Необходимо было уничтожить средства снабжения и продовольствия шаек, устранить возможности формировки новых банд и пополнения убыли в прежних шайках, восстановить силу законного правительства, поселить в народе убеждение, что эти мнимые освободители не более как разбойники, грабящие собственный край, уничтожить то обаятельное влияние революционеров, которым они взволновали умы, показать их нравственное бессилие, уличить хвастунов и клеветников в их бесстыдной лжи, наконец, смелой и верной рукой остановить террор, которым агитаторы подчиняли себе малоразвитое, запуганное большинство населения. Для этого нужен был целый ряд новых, сообразных с этими требованиями, распоряжений; мало того, нужно было, чтоб эти распоряжения безотлагательно и неуклонно были исполняемы»
[288].
Институт временных военных губернаторов и уездных воинских начальников в тесном сотрудничестве с губернской администрацией, направляемые М. Н. Муравьевым, обеспечили выполнение положений Инструкции. Воля, настойчивость и необыкновенная работоспособность Главного начальника края буквально преобразили исполнительную власть на территории обширного региона, которая стала действовать энергично, твердо и решительно. Инструкция от 24 мая, дополненная впоследствии новыми правилами и распоряжениями, стала краеугольным камнем всей муравьевской политики по «усмирению мятежа» и обрусению Северо-Западного края.
Теперь уже ни у кого не оставалось сомнений, что борьба с восстанием будет доведена до победного конца. Была сформулирована принципиально новая программа действий администрации края, требовавшая неукоснительного исполнения, появился новый Главный начальник края, который открыто заявил о твердой решимости правительства не только подавить восстание, но и устранить причины, его породившие.

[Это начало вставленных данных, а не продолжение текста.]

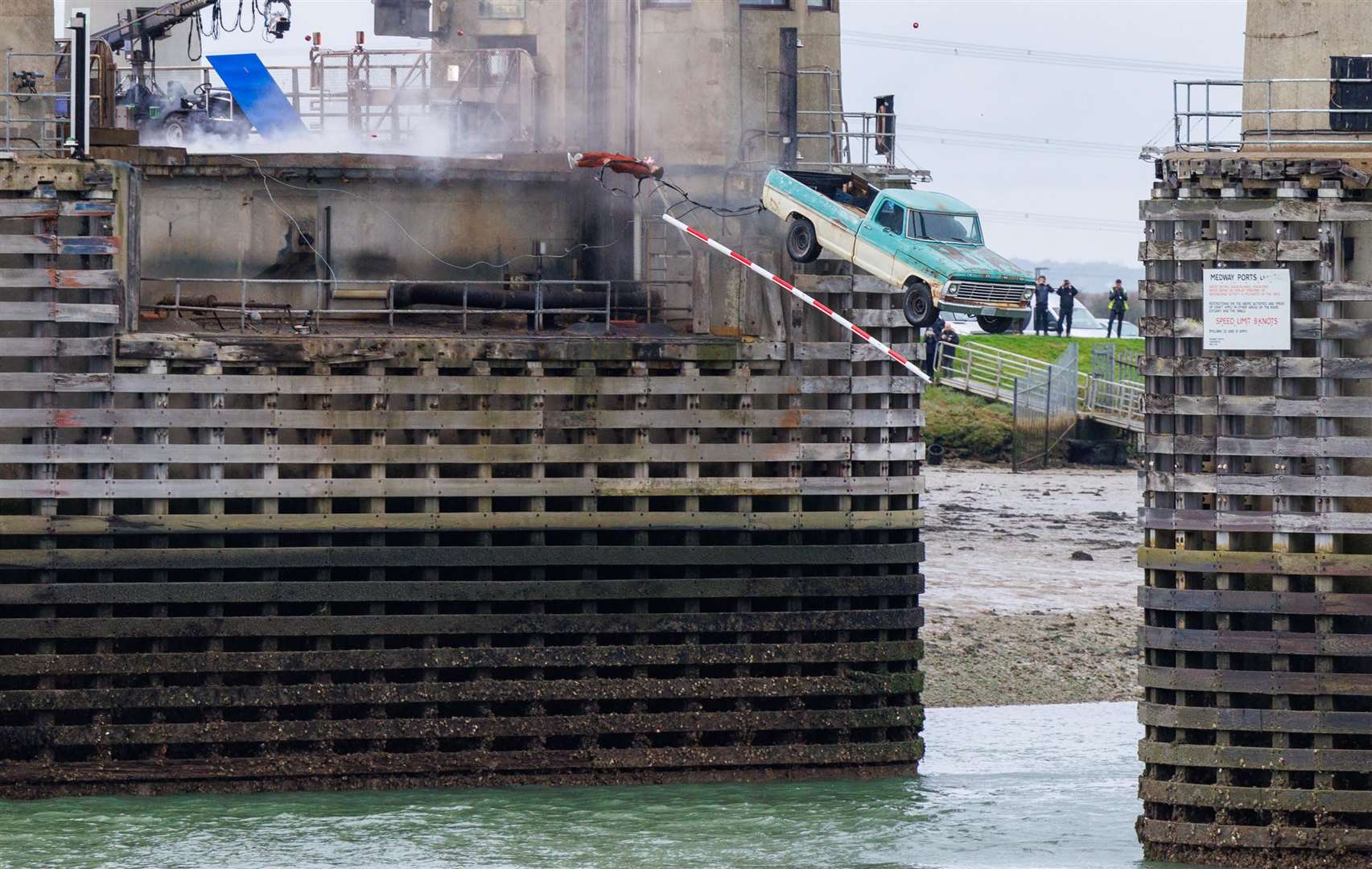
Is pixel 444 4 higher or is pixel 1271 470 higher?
pixel 444 4

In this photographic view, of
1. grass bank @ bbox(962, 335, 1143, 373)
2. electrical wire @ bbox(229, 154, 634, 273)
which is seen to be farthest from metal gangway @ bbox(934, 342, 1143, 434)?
electrical wire @ bbox(229, 154, 634, 273)

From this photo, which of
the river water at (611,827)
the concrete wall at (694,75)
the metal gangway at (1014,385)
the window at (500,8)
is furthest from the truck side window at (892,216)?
the metal gangway at (1014,385)

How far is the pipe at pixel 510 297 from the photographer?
1262 inches

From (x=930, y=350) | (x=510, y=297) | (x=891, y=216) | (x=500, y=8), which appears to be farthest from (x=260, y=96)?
(x=930, y=350)

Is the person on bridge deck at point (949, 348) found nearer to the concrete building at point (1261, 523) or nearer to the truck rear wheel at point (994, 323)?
the truck rear wheel at point (994, 323)

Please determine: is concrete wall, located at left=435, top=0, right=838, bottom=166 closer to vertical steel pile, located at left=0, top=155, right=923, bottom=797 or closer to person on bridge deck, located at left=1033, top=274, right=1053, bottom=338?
vertical steel pile, located at left=0, top=155, right=923, bottom=797

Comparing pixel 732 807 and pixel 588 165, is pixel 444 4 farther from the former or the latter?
pixel 732 807

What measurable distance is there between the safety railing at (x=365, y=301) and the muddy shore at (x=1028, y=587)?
25.9 feet

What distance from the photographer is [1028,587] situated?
42.2m

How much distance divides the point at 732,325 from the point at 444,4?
41.9 ft

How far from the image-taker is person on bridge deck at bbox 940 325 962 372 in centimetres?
6200

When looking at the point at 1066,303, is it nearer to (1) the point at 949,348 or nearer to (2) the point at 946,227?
(1) the point at 949,348

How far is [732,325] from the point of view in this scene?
3098cm

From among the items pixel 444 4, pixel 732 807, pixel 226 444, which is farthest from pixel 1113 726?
pixel 444 4
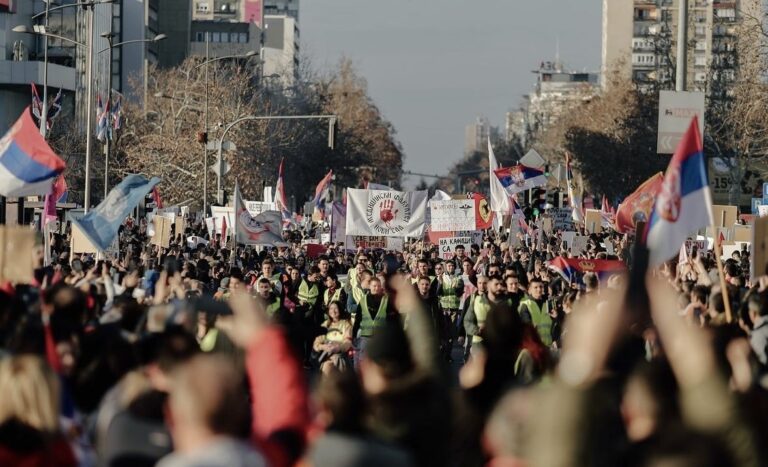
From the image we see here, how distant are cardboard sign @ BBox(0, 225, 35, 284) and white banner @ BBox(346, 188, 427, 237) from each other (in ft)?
56.8

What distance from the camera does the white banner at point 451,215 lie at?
30.8m

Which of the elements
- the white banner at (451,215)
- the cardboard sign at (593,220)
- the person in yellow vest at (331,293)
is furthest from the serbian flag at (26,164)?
the cardboard sign at (593,220)

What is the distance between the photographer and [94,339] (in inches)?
316

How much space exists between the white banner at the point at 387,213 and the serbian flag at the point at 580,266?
7.64 meters

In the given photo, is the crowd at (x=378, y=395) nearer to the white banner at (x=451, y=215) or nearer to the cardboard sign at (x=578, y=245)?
the white banner at (x=451, y=215)

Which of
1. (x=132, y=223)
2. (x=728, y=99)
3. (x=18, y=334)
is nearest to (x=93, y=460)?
(x=18, y=334)

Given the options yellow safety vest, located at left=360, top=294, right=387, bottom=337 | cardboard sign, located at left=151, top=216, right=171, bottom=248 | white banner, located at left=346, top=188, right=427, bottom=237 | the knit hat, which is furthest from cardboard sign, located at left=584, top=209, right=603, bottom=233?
the knit hat

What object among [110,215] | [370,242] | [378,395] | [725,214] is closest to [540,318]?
[110,215]

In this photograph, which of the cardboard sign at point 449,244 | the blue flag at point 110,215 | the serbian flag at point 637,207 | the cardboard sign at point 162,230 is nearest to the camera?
the blue flag at point 110,215

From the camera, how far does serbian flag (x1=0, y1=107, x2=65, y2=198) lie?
51.7 ft

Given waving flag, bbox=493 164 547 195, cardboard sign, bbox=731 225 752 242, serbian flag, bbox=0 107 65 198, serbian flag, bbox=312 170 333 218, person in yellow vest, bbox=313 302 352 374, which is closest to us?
serbian flag, bbox=0 107 65 198

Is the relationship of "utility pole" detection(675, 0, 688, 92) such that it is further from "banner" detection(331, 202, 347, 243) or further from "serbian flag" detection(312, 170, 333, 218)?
"serbian flag" detection(312, 170, 333, 218)

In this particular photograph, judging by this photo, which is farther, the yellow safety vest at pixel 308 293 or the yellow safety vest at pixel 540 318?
the yellow safety vest at pixel 308 293

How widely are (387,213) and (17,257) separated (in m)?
17.8
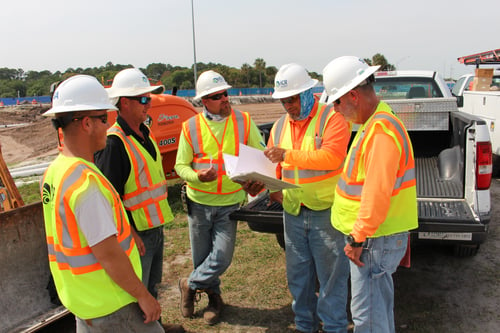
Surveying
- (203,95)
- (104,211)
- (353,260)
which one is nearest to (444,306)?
(353,260)

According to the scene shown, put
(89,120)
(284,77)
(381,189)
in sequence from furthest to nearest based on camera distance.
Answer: (284,77) → (381,189) → (89,120)

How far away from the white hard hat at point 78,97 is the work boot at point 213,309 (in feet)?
7.70

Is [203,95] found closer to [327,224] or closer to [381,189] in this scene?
[327,224]

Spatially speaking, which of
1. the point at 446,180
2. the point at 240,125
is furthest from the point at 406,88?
the point at 240,125

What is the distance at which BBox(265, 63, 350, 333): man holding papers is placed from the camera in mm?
2922

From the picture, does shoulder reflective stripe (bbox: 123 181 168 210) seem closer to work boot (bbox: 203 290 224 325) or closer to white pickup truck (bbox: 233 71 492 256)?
white pickup truck (bbox: 233 71 492 256)

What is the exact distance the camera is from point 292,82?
3006 mm

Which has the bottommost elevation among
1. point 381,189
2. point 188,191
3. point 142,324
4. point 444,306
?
point 444,306

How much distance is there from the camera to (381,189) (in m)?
2.19

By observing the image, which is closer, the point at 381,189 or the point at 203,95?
the point at 381,189

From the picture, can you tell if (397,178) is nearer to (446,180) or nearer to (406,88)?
(446,180)

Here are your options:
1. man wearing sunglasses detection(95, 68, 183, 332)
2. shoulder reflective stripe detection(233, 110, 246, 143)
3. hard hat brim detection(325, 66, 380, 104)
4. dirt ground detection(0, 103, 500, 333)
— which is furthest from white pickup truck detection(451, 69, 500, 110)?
man wearing sunglasses detection(95, 68, 183, 332)

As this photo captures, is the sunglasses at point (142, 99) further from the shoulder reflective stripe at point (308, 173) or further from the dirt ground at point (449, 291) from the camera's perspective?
the dirt ground at point (449, 291)

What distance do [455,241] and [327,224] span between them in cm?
120
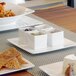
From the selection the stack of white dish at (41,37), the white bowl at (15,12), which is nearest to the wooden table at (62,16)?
the white bowl at (15,12)

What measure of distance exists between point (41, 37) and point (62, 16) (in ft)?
1.90

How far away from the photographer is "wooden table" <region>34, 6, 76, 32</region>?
1.35 meters

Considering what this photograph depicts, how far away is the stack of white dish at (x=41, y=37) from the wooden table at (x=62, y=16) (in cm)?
28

Об этом было сказано в «Объявлении», с которым М. Н. Муравьев обратился «ко всем сословиям, населяющим край», от 23 июня 1863 г. «Правительство, не колеблясь, выполнит свою обязанность для предохранения края от бедствий, в которые ввергает оный мятежная партия; оно не оставит безнаказанно участников и руководителей мятежа; почитая справедливым лучше сделать строгий пример над некоторыми, чем допустить кровопролитие и бесполезные жертвы: многие из виновных по приговору военного суда уже понесли заслуженное ими наказание; сотни лиц, и между ними значительное число ксендзов и помещиков, содержатся по крепостям и острогам, и по окончании над ними следствия и суда будут наказаны по мере своих преступлений»
[289].
Подтверждением того, администрация будет неуклонно стоять на страже закона, невзирая на сословные привилегии виновных, стали первые смертные приговоры, вынесенные активным деятелям восстания, ксендзам и дворянам. Наиболее серьезную политическую опасность в это время представляли радикально настроенные представители римско-католического клира, которые вовлекали в восстание крестьян и шляхту с помощью политизированных проповедей и чтения в костелах манифеста польского «правительства». Демонстративно изменив присяге, данной ими на верность императору Александру II, мятежные ксендзы приводили население к присяге нелегальному «правительству», трансформируя сложившиеся отношения двоевластия в регионе в пользу повстанцев
[290].
Число таких ксендзов множилось, так как они были уверены в своей безнаказанности, полагая, что священный сан послужит им надежной защитой от судебного преследования. Епископат, вплоть до высылки епископа Красинского из края, также был уверен, что его, по словам М. Н. Муравьева, «никто не осмелится тронуть»
[291]. Поведение В. И. Назимова, который не решался конфирмовать смертные приговоры осужденным судами ксендзам, только усиливало эти иллюзии.